Währenddessen haben auch Akinyi und ihre Forschungsgruppe mit vielen Hindernissen zu kämpfen. Ein ständiger Begleiter sei die Frage der Finanzierung. Sie schätze sich glücklich, dass sie die Förderung für ihr Projekt für eine Laufzeit von fünf Jahren erhalten habe. „Schon 2011 hätten wir gerne ein größeres Projekt durchgeführt und sind wiederholt gefragt worden, warum wir uns nur mit Krankheitserregern bei Primaten befassen“. Es habe schlicht das Geld gefehlt. Der Mangel an Geld ist allerdings nicht die einzige Herausforderung, vor der sie mit ihrer Forschung steht. „Die Verbrauchsmaterialien, die wir dafür benötigen, werden fast alle importiert“, sagt sie. „Bei einem meiner geförderten Projekte hat es fast sechs Monate gedauert, bis wir nur ein einziges Reagenz bekommen haben.“ Hinzu komme der Preis, Materialien für die Wissenschaft seien nicht vom Zoll befreit.
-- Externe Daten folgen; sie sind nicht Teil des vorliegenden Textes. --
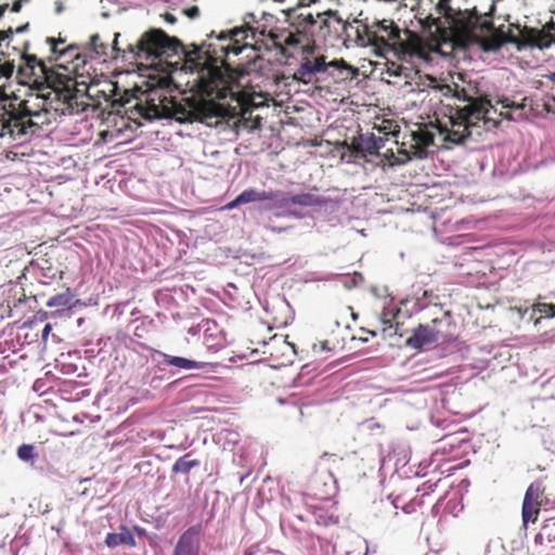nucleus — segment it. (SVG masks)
<instances>
[{
  "label": "nucleus",
  "mask_w": 555,
  "mask_h": 555,
  "mask_svg": "<svg viewBox=\"0 0 555 555\" xmlns=\"http://www.w3.org/2000/svg\"><path fill=\"white\" fill-rule=\"evenodd\" d=\"M14 73V64L11 61H5L4 63L0 64V82H4V86L7 85V81L12 77Z\"/></svg>",
  "instance_id": "nucleus-31"
},
{
  "label": "nucleus",
  "mask_w": 555,
  "mask_h": 555,
  "mask_svg": "<svg viewBox=\"0 0 555 555\" xmlns=\"http://www.w3.org/2000/svg\"><path fill=\"white\" fill-rule=\"evenodd\" d=\"M14 30L12 27H9L7 30H0V42L8 39L10 36H12Z\"/></svg>",
  "instance_id": "nucleus-42"
},
{
  "label": "nucleus",
  "mask_w": 555,
  "mask_h": 555,
  "mask_svg": "<svg viewBox=\"0 0 555 555\" xmlns=\"http://www.w3.org/2000/svg\"><path fill=\"white\" fill-rule=\"evenodd\" d=\"M182 12L189 18H196L199 15V9L196 5H192L190 8H186Z\"/></svg>",
  "instance_id": "nucleus-40"
},
{
  "label": "nucleus",
  "mask_w": 555,
  "mask_h": 555,
  "mask_svg": "<svg viewBox=\"0 0 555 555\" xmlns=\"http://www.w3.org/2000/svg\"><path fill=\"white\" fill-rule=\"evenodd\" d=\"M29 24L26 23L25 25H22L15 29V33H23L28 28Z\"/></svg>",
  "instance_id": "nucleus-47"
},
{
  "label": "nucleus",
  "mask_w": 555,
  "mask_h": 555,
  "mask_svg": "<svg viewBox=\"0 0 555 555\" xmlns=\"http://www.w3.org/2000/svg\"><path fill=\"white\" fill-rule=\"evenodd\" d=\"M411 154L417 158L427 156V149L434 144V133L427 129V126H420L417 130L411 132Z\"/></svg>",
  "instance_id": "nucleus-17"
},
{
  "label": "nucleus",
  "mask_w": 555,
  "mask_h": 555,
  "mask_svg": "<svg viewBox=\"0 0 555 555\" xmlns=\"http://www.w3.org/2000/svg\"><path fill=\"white\" fill-rule=\"evenodd\" d=\"M504 107H517L514 103H509L508 100H504L503 102Z\"/></svg>",
  "instance_id": "nucleus-48"
},
{
  "label": "nucleus",
  "mask_w": 555,
  "mask_h": 555,
  "mask_svg": "<svg viewBox=\"0 0 555 555\" xmlns=\"http://www.w3.org/2000/svg\"><path fill=\"white\" fill-rule=\"evenodd\" d=\"M24 64L17 69V78L20 83L30 85L38 83L40 77L48 79V66L44 60H40L35 54H23Z\"/></svg>",
  "instance_id": "nucleus-14"
},
{
  "label": "nucleus",
  "mask_w": 555,
  "mask_h": 555,
  "mask_svg": "<svg viewBox=\"0 0 555 555\" xmlns=\"http://www.w3.org/2000/svg\"><path fill=\"white\" fill-rule=\"evenodd\" d=\"M520 40L511 39L512 42H517L519 46L538 48L540 50L547 49L555 42L554 34H548L546 30L539 28L524 26L519 30Z\"/></svg>",
  "instance_id": "nucleus-16"
},
{
  "label": "nucleus",
  "mask_w": 555,
  "mask_h": 555,
  "mask_svg": "<svg viewBox=\"0 0 555 555\" xmlns=\"http://www.w3.org/2000/svg\"><path fill=\"white\" fill-rule=\"evenodd\" d=\"M105 544L111 547H117L119 545H128L130 547L135 546V539L126 526L119 527V532L108 533L105 538Z\"/></svg>",
  "instance_id": "nucleus-21"
},
{
  "label": "nucleus",
  "mask_w": 555,
  "mask_h": 555,
  "mask_svg": "<svg viewBox=\"0 0 555 555\" xmlns=\"http://www.w3.org/2000/svg\"><path fill=\"white\" fill-rule=\"evenodd\" d=\"M541 30H546L548 34H553L552 31L555 30V24L553 22L546 23Z\"/></svg>",
  "instance_id": "nucleus-44"
},
{
  "label": "nucleus",
  "mask_w": 555,
  "mask_h": 555,
  "mask_svg": "<svg viewBox=\"0 0 555 555\" xmlns=\"http://www.w3.org/2000/svg\"><path fill=\"white\" fill-rule=\"evenodd\" d=\"M47 43L50 46V52H51V55L49 56V62L56 61L62 55H65L68 51L75 49L74 46L61 48V46H63L65 43V40L62 38L55 39L53 37H48Z\"/></svg>",
  "instance_id": "nucleus-25"
},
{
  "label": "nucleus",
  "mask_w": 555,
  "mask_h": 555,
  "mask_svg": "<svg viewBox=\"0 0 555 555\" xmlns=\"http://www.w3.org/2000/svg\"><path fill=\"white\" fill-rule=\"evenodd\" d=\"M158 356L163 358V364L175 366L180 370H201L204 369L208 363L191 360L184 357L171 356L162 351H157Z\"/></svg>",
  "instance_id": "nucleus-20"
},
{
  "label": "nucleus",
  "mask_w": 555,
  "mask_h": 555,
  "mask_svg": "<svg viewBox=\"0 0 555 555\" xmlns=\"http://www.w3.org/2000/svg\"><path fill=\"white\" fill-rule=\"evenodd\" d=\"M201 462L192 457V453L180 456L172 465L171 472L175 474L188 475L193 468L199 466Z\"/></svg>",
  "instance_id": "nucleus-23"
},
{
  "label": "nucleus",
  "mask_w": 555,
  "mask_h": 555,
  "mask_svg": "<svg viewBox=\"0 0 555 555\" xmlns=\"http://www.w3.org/2000/svg\"><path fill=\"white\" fill-rule=\"evenodd\" d=\"M547 79H548L551 82L555 83V73H551L550 75H547Z\"/></svg>",
  "instance_id": "nucleus-49"
},
{
  "label": "nucleus",
  "mask_w": 555,
  "mask_h": 555,
  "mask_svg": "<svg viewBox=\"0 0 555 555\" xmlns=\"http://www.w3.org/2000/svg\"><path fill=\"white\" fill-rule=\"evenodd\" d=\"M280 344L282 356L286 358V361L293 362L292 357L296 353L295 346L288 343L286 339H282Z\"/></svg>",
  "instance_id": "nucleus-33"
},
{
  "label": "nucleus",
  "mask_w": 555,
  "mask_h": 555,
  "mask_svg": "<svg viewBox=\"0 0 555 555\" xmlns=\"http://www.w3.org/2000/svg\"><path fill=\"white\" fill-rule=\"evenodd\" d=\"M51 330H52L51 324H49V323H48V324H46V326H44V327H43V330H42V338H43V339H47V337L49 336V334H50Z\"/></svg>",
  "instance_id": "nucleus-45"
},
{
  "label": "nucleus",
  "mask_w": 555,
  "mask_h": 555,
  "mask_svg": "<svg viewBox=\"0 0 555 555\" xmlns=\"http://www.w3.org/2000/svg\"><path fill=\"white\" fill-rule=\"evenodd\" d=\"M72 298H73V295L69 291V288H67L64 293H60V294H56L54 296H52L48 302H47V306L48 307H68L70 306V301H72Z\"/></svg>",
  "instance_id": "nucleus-28"
},
{
  "label": "nucleus",
  "mask_w": 555,
  "mask_h": 555,
  "mask_svg": "<svg viewBox=\"0 0 555 555\" xmlns=\"http://www.w3.org/2000/svg\"><path fill=\"white\" fill-rule=\"evenodd\" d=\"M385 141L386 140L382 137H378V138L372 137L370 140V143L366 147V151L370 154H377L378 151L385 146Z\"/></svg>",
  "instance_id": "nucleus-34"
},
{
  "label": "nucleus",
  "mask_w": 555,
  "mask_h": 555,
  "mask_svg": "<svg viewBox=\"0 0 555 555\" xmlns=\"http://www.w3.org/2000/svg\"><path fill=\"white\" fill-rule=\"evenodd\" d=\"M118 37H119V34H115V39L112 44V50L114 52L113 57H117L120 53V49L118 48Z\"/></svg>",
  "instance_id": "nucleus-41"
},
{
  "label": "nucleus",
  "mask_w": 555,
  "mask_h": 555,
  "mask_svg": "<svg viewBox=\"0 0 555 555\" xmlns=\"http://www.w3.org/2000/svg\"><path fill=\"white\" fill-rule=\"evenodd\" d=\"M267 201H270L269 209L280 208V209H289V194L283 192H267Z\"/></svg>",
  "instance_id": "nucleus-26"
},
{
  "label": "nucleus",
  "mask_w": 555,
  "mask_h": 555,
  "mask_svg": "<svg viewBox=\"0 0 555 555\" xmlns=\"http://www.w3.org/2000/svg\"><path fill=\"white\" fill-rule=\"evenodd\" d=\"M330 462L336 463L337 456L335 454L324 453L318 461L317 465L319 468H327Z\"/></svg>",
  "instance_id": "nucleus-38"
},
Was ihr nicht fehlt, ist Belastbarkeit. Das Leben außerhalb der Komfortzone mache ihr nichts aus, sagt sie. Das wird sie brauchen für ihr neues Projekt. Denn die Unterkünfte sind sehr einfach, die Forschenden übernachten in den Dörfern. Auch beim Essen gibt es nicht viel Auswahl. Trotzdem: Akinyi freut sich auf die Arbeit in Tana River.